Nowa praca brytyjskiego artysty przedstawia kwiaty i świece złożone pod zdjęciem anonimowej czarnej postaci. Na ścianie widać zawieszoną flagę USA, która zapala się od świecy. To reakcja artysty po śmierci George'a Floyda, 46-letniego Afroamerykanina. Brutalna interwencja policji wywołała falę protestów. Banksy napisał też kilka słów od siebie: 

"Na początku pomyślałem, że powinienem po prostu zamknąć się i posłuchać w tej sprawie czarnoskórych. Ale dlaczego miałbym tak to robić? To nie jest ich problem, tylko mój.

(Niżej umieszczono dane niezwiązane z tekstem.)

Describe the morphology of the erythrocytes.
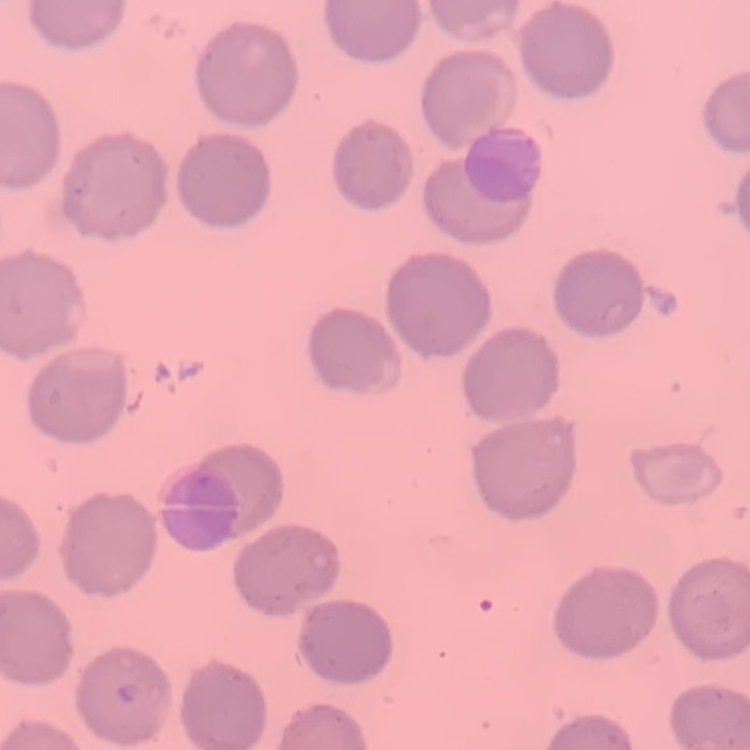

No rouleaux formation.

Summary:
  - Stain: Field's or Giemsa
  - Image type: one tile cut from a larger photomicrograph
  - Preparation: thin peripheral smear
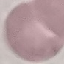
{
  "result": "no malaria parasites seen",
  "preparation": "thin blood film",
  "capture": "smartphone camera at the microscope eyepiece",
  "image_type": "cell patch, automatically extracted from a larger field of view and resized to 64 × 64 pixels",
  "stain": "Giemsa"
}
Report the malaria status of this cell.
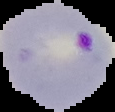

Parasitized.

The area outside the segmented cell region is set to black. Image is 115×112 pixels. From a thin blood film.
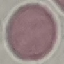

System zawodzi ludzi o kolorze skóry innym niż biały. Biały system. Jak pęknięta rura zalewająca mieszkanie ludzi mieszkających na dole. Awaria systemu sprawia, że ich życie jest nieszczęśliwe, ale to nie do nich należy przeprowadzenie naprawy. Nie są w stanie tego zrobić. Nikt nie wpuszcza ich do mieszkania na górze. To jest problem białych. A jeśli biali ludzie go nie rozwiążą, ktoś będzie musiał wejść na górę i wyważyć drzwi" - napisał Banksy na swoim koncie na Instagramie.